-
Notifications
You must be signed in to change notification settings - Fork 2
Description
This goes slightly against what I said in #37, but something that would be quite useful
would be a bulk zero-initialisation. There are lots of zero-holes in memory maps,
whether that is because it is zero-initialised data-section, or because there is a long
run of zeros within a sparsely initialised data-section.
An extra boot command that can zero initialise arbitrary segments of RAM using
a single packet would reduce the amount of message traffic needed at start-up,
particularly when we have MBs of data that is mostly zeros.
e.g. something like this:
else if (cmd == StoreZeroCmd) {
// Store zeros to data memory
int n = msgIn->args[0]; // Size ***in bytes*** to transfer (saves an instruction)

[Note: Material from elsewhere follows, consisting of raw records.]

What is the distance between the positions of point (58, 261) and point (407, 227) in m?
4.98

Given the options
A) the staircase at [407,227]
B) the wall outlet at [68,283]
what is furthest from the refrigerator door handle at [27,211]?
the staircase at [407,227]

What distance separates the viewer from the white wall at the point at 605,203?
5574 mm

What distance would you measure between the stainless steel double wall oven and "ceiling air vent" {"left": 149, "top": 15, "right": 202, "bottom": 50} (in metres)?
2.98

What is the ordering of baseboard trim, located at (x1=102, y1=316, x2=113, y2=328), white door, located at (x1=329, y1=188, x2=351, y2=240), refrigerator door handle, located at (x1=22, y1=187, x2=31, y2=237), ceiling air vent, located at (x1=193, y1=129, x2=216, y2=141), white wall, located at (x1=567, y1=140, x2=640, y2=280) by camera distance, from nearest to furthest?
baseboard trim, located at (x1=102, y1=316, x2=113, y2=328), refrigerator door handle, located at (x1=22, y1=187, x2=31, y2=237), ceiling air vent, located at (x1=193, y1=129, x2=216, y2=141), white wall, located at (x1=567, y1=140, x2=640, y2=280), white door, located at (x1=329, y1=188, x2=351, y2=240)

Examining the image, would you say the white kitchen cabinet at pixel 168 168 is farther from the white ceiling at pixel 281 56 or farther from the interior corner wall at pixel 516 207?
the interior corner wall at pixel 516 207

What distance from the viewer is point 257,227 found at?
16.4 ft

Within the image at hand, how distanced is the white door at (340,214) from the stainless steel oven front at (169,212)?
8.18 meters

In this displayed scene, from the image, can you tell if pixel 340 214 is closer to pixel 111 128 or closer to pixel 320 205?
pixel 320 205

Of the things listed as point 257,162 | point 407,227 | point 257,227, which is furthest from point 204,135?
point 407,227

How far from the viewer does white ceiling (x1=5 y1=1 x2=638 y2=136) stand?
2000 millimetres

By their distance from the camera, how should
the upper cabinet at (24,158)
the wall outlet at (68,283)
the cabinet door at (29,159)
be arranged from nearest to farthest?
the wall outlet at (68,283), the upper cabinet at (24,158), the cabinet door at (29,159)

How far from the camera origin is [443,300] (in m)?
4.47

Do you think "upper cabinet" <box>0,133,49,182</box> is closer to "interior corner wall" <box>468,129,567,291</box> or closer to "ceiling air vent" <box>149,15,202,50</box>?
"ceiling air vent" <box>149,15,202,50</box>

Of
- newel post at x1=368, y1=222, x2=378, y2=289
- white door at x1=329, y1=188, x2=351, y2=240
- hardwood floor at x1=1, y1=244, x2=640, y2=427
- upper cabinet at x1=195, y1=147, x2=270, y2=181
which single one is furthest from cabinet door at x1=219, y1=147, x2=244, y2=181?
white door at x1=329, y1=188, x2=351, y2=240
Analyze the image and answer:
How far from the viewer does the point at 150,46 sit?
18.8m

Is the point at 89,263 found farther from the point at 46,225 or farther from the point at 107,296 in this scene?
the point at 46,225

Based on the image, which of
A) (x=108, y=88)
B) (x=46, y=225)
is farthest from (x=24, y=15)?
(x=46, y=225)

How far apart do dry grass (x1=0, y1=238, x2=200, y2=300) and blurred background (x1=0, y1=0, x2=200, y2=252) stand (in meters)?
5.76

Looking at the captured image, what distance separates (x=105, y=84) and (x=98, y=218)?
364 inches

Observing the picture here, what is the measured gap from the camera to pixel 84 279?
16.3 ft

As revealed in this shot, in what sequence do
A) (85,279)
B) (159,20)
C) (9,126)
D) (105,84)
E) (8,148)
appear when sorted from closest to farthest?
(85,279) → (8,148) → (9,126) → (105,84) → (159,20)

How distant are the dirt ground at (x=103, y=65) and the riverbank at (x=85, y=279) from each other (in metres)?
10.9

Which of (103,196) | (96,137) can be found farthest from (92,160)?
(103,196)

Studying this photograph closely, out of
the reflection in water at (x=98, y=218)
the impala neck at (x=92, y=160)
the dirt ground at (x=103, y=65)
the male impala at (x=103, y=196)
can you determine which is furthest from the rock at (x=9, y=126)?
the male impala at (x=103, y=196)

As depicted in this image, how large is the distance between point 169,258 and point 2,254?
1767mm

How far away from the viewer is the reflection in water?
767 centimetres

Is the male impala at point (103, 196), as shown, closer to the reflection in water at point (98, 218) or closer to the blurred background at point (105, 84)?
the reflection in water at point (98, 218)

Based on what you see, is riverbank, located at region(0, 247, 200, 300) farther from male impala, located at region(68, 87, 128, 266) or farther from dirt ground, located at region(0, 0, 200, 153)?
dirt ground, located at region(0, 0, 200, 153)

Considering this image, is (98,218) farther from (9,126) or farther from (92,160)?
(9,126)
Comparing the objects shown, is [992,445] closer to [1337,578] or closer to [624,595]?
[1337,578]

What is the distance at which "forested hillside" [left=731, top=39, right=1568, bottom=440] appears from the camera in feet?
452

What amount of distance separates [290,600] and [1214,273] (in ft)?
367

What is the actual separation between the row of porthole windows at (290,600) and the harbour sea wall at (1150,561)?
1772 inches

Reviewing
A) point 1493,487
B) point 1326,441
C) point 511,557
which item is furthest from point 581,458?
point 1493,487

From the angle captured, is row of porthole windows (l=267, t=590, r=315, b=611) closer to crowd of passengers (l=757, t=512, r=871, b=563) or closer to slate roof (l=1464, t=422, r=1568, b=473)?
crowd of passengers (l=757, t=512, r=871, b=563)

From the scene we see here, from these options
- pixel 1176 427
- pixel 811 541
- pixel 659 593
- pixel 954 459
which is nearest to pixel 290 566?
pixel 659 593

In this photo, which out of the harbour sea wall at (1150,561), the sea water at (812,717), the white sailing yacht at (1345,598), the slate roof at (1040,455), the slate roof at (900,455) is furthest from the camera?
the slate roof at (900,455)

uint32_t addrEnd=addrReg + n;
while( addrReg < addrEnd ){
* (uint32_t*) addrReg = 0;
addrReg += 4;
}
}
I estimate that a total burden of 10-ish instructions added to the bootloader,
and it should be able to fill at about 1 word per 5-ish instructions - presumably
it would end up being DRAM bandwidth limited.
This is assuming that:
-
DRAM is not already zero-initialised: I assume it isn't?
-
Bandwidth from host to boards is much less than total bandwidth to DRAMs; We've
got one PCI Expression link at ~1GB/sec, but even with Aesop we have 6 DRAMs
which offer 12GB/s * 6 = 72 GB/s.
So for a system which is loading multi-GB sections on to DRAM this could
reduce the serial cost quite a bit.
Note that I'm aware that a lot can already be done to support faster loading,
e.g. using multiple threads per DRAM to load, and packing multiple words
into each packet. However a memset instruction would be easy to integrate
into the existing hostlink loaders without adding much complexity, and also
make more sophisticated loaders faster.
Flagrantly not using the PEP system I literally only just proposed because I don't
have time right now - this is more a reminder to turn this into one if it makes sense.